Why doesn't the JVM emit prefetch instructions on Windows x86

Asked 4/6, 2017 at 14:34 Answered 4/6, 2017 at 18:20

Solved java assembly x86 jvm jvm-hotspot

As the title states, why doesn't the OpenJDK JVM emit prefetch instruction on Windows x86? See OpenJDK Mercurial @ http://hg.openjdk.java.net/jdk8u/jdk8u/hotspot/file/c49dcaf78a65/src/os_cpu/windows_x86/vm/prefetch_windows_x86.inline.hpp

inline void Prefetch::read (void *loc, intx interval) {}
inline void Prefetch::write(void *loc, intx interval) {}

There are no comments and I've found no other resources besides the source code. I am asking because it does so for Linux x86, see http://hg.openjdk.java.net/jdk8u/jdk8u/hotspot/file/c49dcaf78a65/src/os_cpu/linux_x86/vm/prefetch_linux_x86.inline.hpp

inline void Prefetch::read (void *loc, intx interval) {
#ifdef AMD64
  __asm__ ("prefetcht0 (%0,%1,1)" : : "r" (loc), "r" (interval));
#endif // AMD64
}

inline void Prefetch::write(void *loc, intx interval) {
#ifdef AMD64

  // Do not use the 3dnow prefetchw instruction.  It isn't supported on em64t.
  //  __asm__ ("prefetchw (%0,%1,1)" : : "r" (loc), "r" (interval));
  __asm__ ("prefetcht0 (%0,%1,1)" : : "r" (loc), "r" (interval));

#endif // AMD64
}

Seller answered 4/6, 2017 at 14:34 Comment(2)
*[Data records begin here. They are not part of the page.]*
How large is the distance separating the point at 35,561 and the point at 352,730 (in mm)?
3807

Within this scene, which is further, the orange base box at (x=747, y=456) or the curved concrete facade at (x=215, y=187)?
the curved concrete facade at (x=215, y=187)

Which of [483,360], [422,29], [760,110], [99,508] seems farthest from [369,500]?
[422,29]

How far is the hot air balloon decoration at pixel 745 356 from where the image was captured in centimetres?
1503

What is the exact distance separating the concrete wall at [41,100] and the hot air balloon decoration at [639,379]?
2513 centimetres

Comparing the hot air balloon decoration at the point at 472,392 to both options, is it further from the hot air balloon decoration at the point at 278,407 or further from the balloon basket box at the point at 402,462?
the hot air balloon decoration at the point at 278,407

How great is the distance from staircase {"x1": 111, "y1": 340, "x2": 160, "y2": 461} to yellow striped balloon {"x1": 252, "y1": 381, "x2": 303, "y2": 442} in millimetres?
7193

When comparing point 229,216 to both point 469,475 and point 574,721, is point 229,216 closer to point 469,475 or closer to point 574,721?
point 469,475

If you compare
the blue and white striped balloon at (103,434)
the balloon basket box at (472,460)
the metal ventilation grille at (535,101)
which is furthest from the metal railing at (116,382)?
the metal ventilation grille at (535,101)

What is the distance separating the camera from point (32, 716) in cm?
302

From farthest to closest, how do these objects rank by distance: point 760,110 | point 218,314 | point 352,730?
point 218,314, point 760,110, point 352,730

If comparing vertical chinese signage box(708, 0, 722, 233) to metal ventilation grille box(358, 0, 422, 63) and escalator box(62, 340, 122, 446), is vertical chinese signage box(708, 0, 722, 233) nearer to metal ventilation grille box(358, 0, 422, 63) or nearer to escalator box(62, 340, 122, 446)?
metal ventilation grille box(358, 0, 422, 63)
There is also prefetch for solaris x86_64: vm/solaris_x86_64.il github.com/openjdk-mirror/jdk7u-hotspot/blob/…; but all listed prefetches are not for emitting prefetch, they are prefetches to be used by JVM hotspot machine code itself. Emitting prefetches in generated (JITted) code is in x86 code for all os: github.com/openjdk-mirror/jdk7u-hotspot/blob/… LIR_Assembler::prefetchr / LIR_Assembler::prefetchw – Pave 4/6, 2017 at 16:7

Thanks, thats explains at least some things. Maybe add this as a comment and I will accept it. I am still looking for the part where the JVM decides to insert prefetch instructions. – Seller 4/6, 2017 at 16:11

The files you cited all has asm code fragment (inline assembler), which is used by some C/C++ software in its own code (as apangin, the JVM expert pointed, mostly in GC code). And there is actually the difference: Linux, Solaris and BSD variants of x86_64 hotspot have prefetches in the hotspot and windows has them disabled/unimplemented which is partially strange, partially unexplainable why, and it may also make JVM bit (some percents; more on platforms without hardware prefetch) slower on Windows, but still will not help to sell more solaris/solaris paid support contracts for Sun/Oracle. Ross also guessed that inline asm syntax may be not supported with MS C++ compiler, but _mm_prefetch should (Who will open JDK bug to add it to the file?).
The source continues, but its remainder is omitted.